Estratto:
________________________
10. eccesso e sviamento di potere, illogicità manifesta, errore nei motivi e nei presupposti, genericità, essendo vietata su tutto il territorio comunale solo l’ubicazione degli impianti idonei per la Wind Tlc. S.p.a, con l’intento di danneggiare i gestori di telefonia mobile che si avvalgano, per gli impianti ancora da installare, della società ricorrente;
11. eccesso di potere per errore nei motivi e nei presupposti; contraddittorietà e carenza di istruttoria, non essendo stato condotto dal Comune alcun accertamento tecnico-scientifico, circa la correlazione tra la presenza di apparecchiature elettromagnetiche e l’insorgenza di determinate patologie;
12. violazione degli articoli 3, 7, 8 e 10 della legge n. 241/90; difetto di motivazione, contraddittorietà e difetto di istruttoria, non essendo stata resa possibile all’interessata la partecipazione al procedimento;
13. eccesso e sviamento di potere, errore nei motivi e nei presupposti; illogicità manifesta, essendo consentite nel territorio comunale emissioni inquinanti molto più rischiose per la salute pubblica delle installazioni per la telefonia mobile;
14. e 15) ancora eccesso e sviamento di potere, dovendosi ritenere indice di disparità di trattamento che gli altri gestori possano continuare a far funzionare i propri impianti e non essendo mai stato evidenziato alcun nesso fra le emissioni di cui trattasi e l’insorgenza di patologie, mentre molti studi attesterebbero – al contrario – la innocuità delle medesime;
16. violazione dell’art. 4 della legge n. 493/1993, come modificato dall’art. 2, comma 60, della legge n. 662/1996, nonché del D.Lgs. n. 198/2002 e del D.Lgs. n. 259/2002, essendo le reti di telecomunicazione assimilate alle opere di urbanizzazione primaria, che non necessiterebbero di conformità urbanistica e corrisponderebbero ad attività di preminente interesse generale; le opere in questione, peraltro, in quanto meri volumi tecnici, marginali rispetto alla consistenza degi edifici, su cui vengano ad essere installati, sarebbero realizzabili previa D.I.A. e non risulterebbero soggette “allo specifico regime della concessione edilizia”;
17. violazione dell’art. 31, lettera b) della legge n. 457/1978, del D.Lgs. n. 198/2002 e del D.Lgs. n. 259/2003, in quanto le opere in questione – per la propria minima consistenza ed impatto sul territorio – non potrebbero che essere soggette a mera autorizzazione, come previsto dal recente D.Lgs, n. 259/2003;
18. gravi motivi ed irreparabili danni, con riferimento alla proposta azione risarcitoria.
________________________
Dati in ingresso:
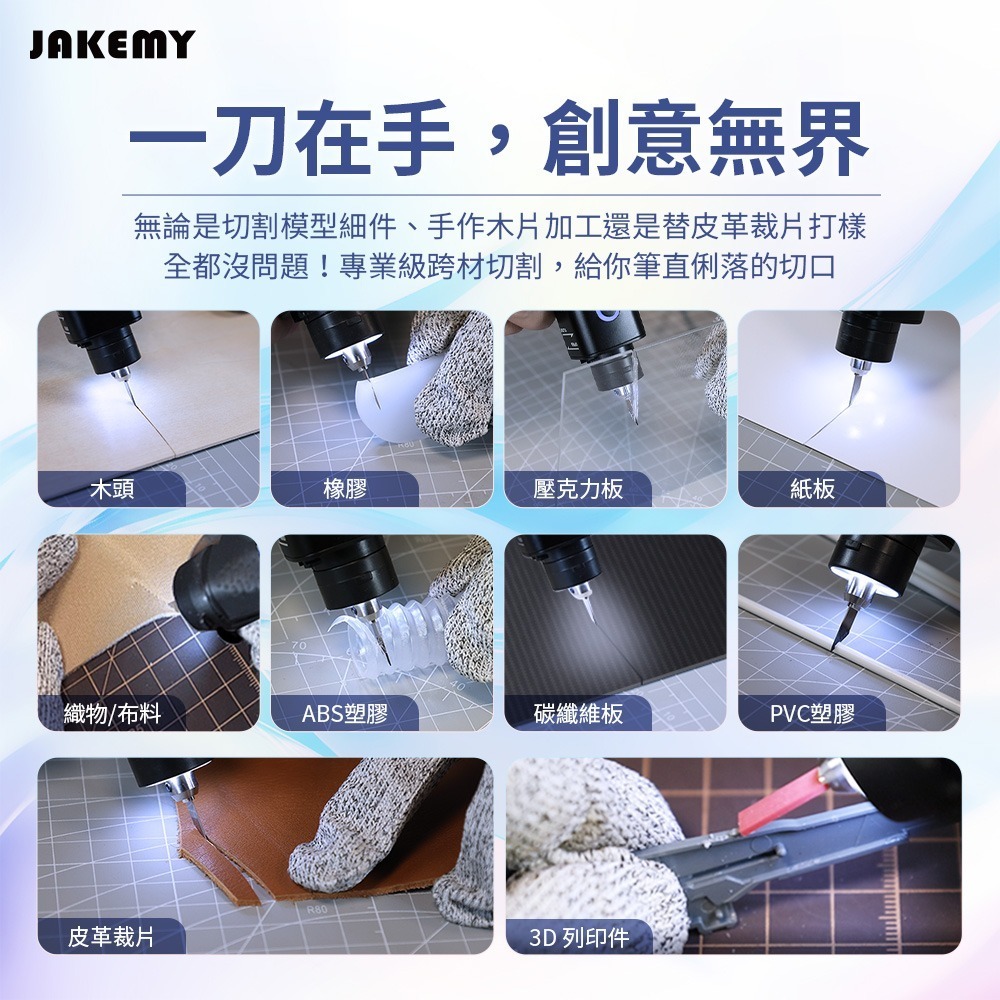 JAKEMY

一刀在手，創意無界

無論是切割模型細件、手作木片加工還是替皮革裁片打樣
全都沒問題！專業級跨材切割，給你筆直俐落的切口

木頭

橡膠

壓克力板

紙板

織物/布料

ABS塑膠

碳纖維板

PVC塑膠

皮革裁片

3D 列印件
________________________
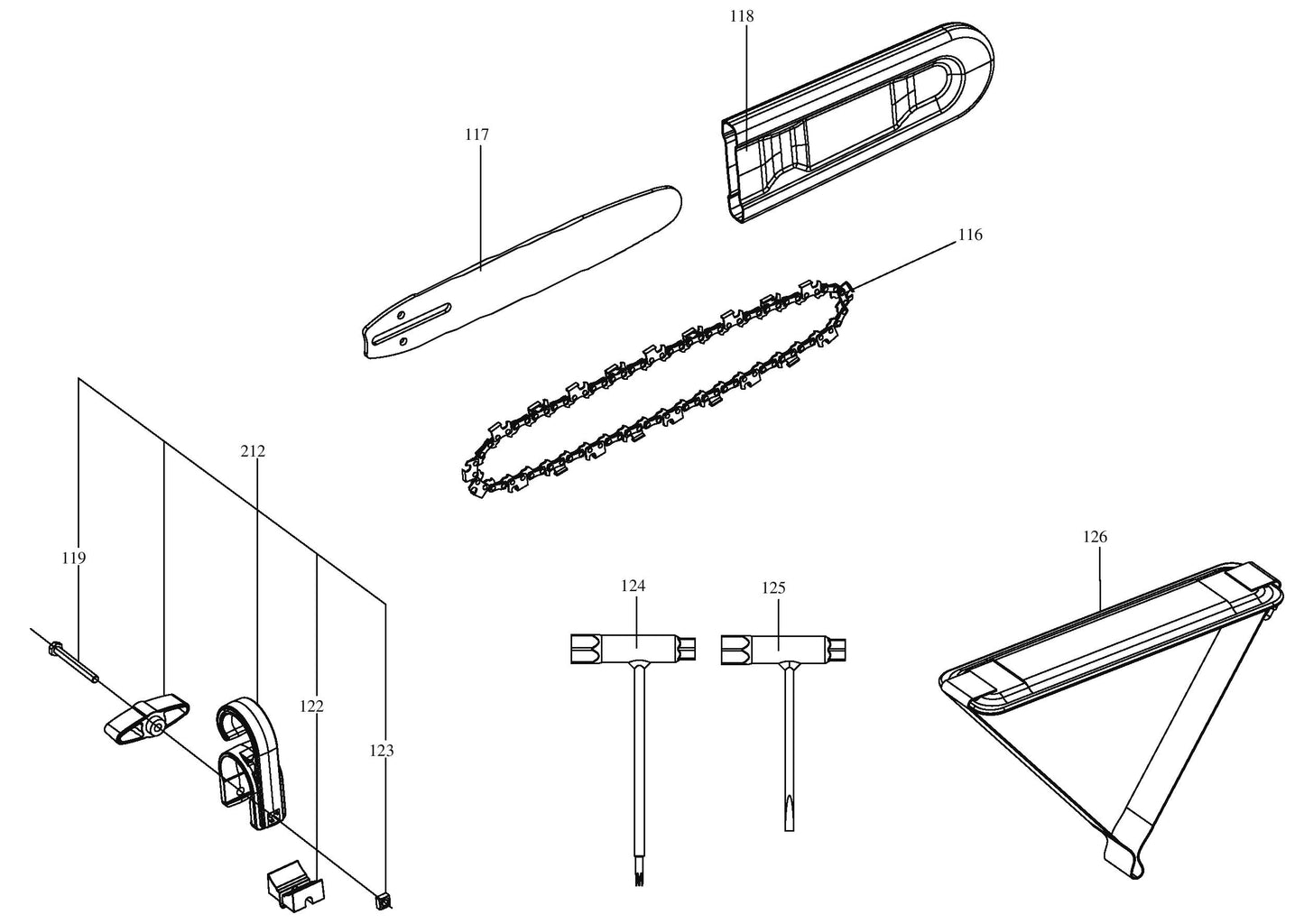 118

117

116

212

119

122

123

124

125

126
________________________
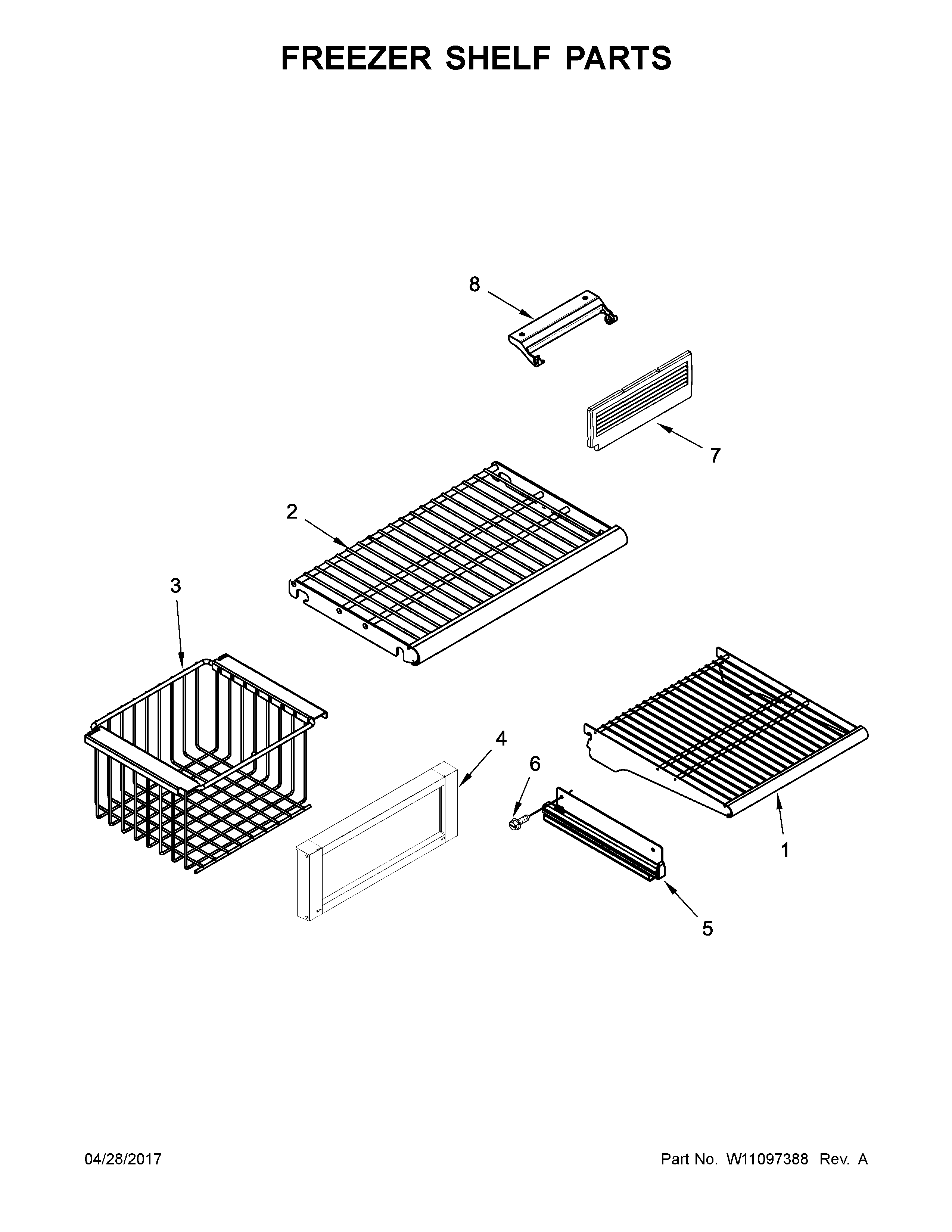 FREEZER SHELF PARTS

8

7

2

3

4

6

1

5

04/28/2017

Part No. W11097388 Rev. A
________________________
Cosa fare:
1. Rispondi in breve a queste domande sull'estratto dei motivi di ricorso:
(a) Nel motivo 11, quale accertamento il Comune non avrebbe condotto?
(b) Nel motivo 12, quali articoli della legge n. 241/90 sono indicati come violati?
(c) Nel motivo 16, a quali opere sono assimilate le reti di telecomunicazione?
2. Prosegui l'estratto sui motivi di ricorso a partire dall'ultima frase riportata.

Risposte:
1.
(a) Un accertamento tecnico-scientifico sulla correlazione tra la presenza di apparecchiature elettromagnetiche e l'insorgenza di determinate patologie.
(b) Gli articoli 3, 7, 8 e 10.
(c) Alle opere di urbanizzazione primaria.

2.
C - con ricorso n. 3784/2004 (riferito all’ordine di sospensione dei lavori n. 4097 in data 11.6.2003 ed all’annullamento dell’autorizzazione tacita n. prot. 4765 del 30.6.2003):
1. eccesso di potere per genericità, errore nei motivi e nei presupposti, illogicità manifesta, contraddittorietà e carenza di pubblico interesse, nonché eccesso di potere, in quanto verrebbe annullata “la forma autorizzativa assunta con la comunicazione di inizio dei lavori”, mentre non verrebbe revocata affatto “l’autorizzazione edilizia sulla quale si era formato il 16 marzo 2003 il silenzio assenso, in relazione alla richiesta di autorizzazione presentata il 16.12.2002”; detto silenzio assenso, peraltro, sarebbe diventato ormai inoppugnabile, anche perché conforme al D.Lgs. n. 259/2003, cui dovrebbe farsi riferimento dopo l’intervenuta declaratoria di incostituzionalità del D.Lgs. n. 198/2002, a norma dell’art. 4 del D.L. 14.11.2003, n. 315, convertito in legge 16.1.2004, n. 5;
2. violazione del D.Lgs. n. 198/2002, in quanto la declaratoria di incostituzionalità non travolgerebbe atti divenuti ormai inoppugnabili;
3. violazione di legge sotto i medesimi profili, prospettati nel terzo motivo di gravame del ricorso n. 700/04;
4. eccesso di potere per errore nei motivi e nei presupposti, come conseguenza dei profili di illegittimità, di cui al motivo precedente;
5. ancora eccesso di potere per errore nei motivi e nei presupposti, nonché illogicità manifesta e sviamento di potere, in quanto verrebbe indicato – per la nuova collocazione dell’impianto – un sito inidoneo, non raggiungibile dal segnale delle altre stazioni radio base, della tipologia che interessa la ricorrente;
6. violazione di legge, sotto i medesimi profili già prospettati nell’ottavo motivo di gravame del ricorso n. 700/04, nonché per violazione degli articoli 3 e 4 del D.P.C.M. in data 8.7.2003;
7. ancora violazione di legge, sotto i medesimi profili, prospettati nel nono motivo di gravame del ricorso n. 700/04;
8. eccesso di potere, sotto i medesimi profili prospettati nel decimo motivo di gravame del ricorso n. 700/04;
9. ancora eccesso di potere, sotto i medesimi profili prospettati nell’undicesimo motivo di gravame del ricorso n. 700/04;
10. violazione di legge ed eccesso di potere, sotto i medesimi profili prospettati nel dodicesimo motivo di gravame del ricorso n. 700/04;
11. eccesso e sviamento di potere, nonché carenza di pubblico interesse, in quanto in base sia alla normativa vigente, sia ai più recenti studi pubblicati nel settore, sia secondo le ultime raccomandazioni dell’Unione Europea in materia di esposizione ai campi elettromagnetici, non sussisterebbe alcun rischio per la salute dei cittadini di Ripi, per effetto della collocazione dell’impianto di cui trattasi;
12. gravi motivi ed irreparabili danni, addotti a sostegno della proposta azione risarcitoria.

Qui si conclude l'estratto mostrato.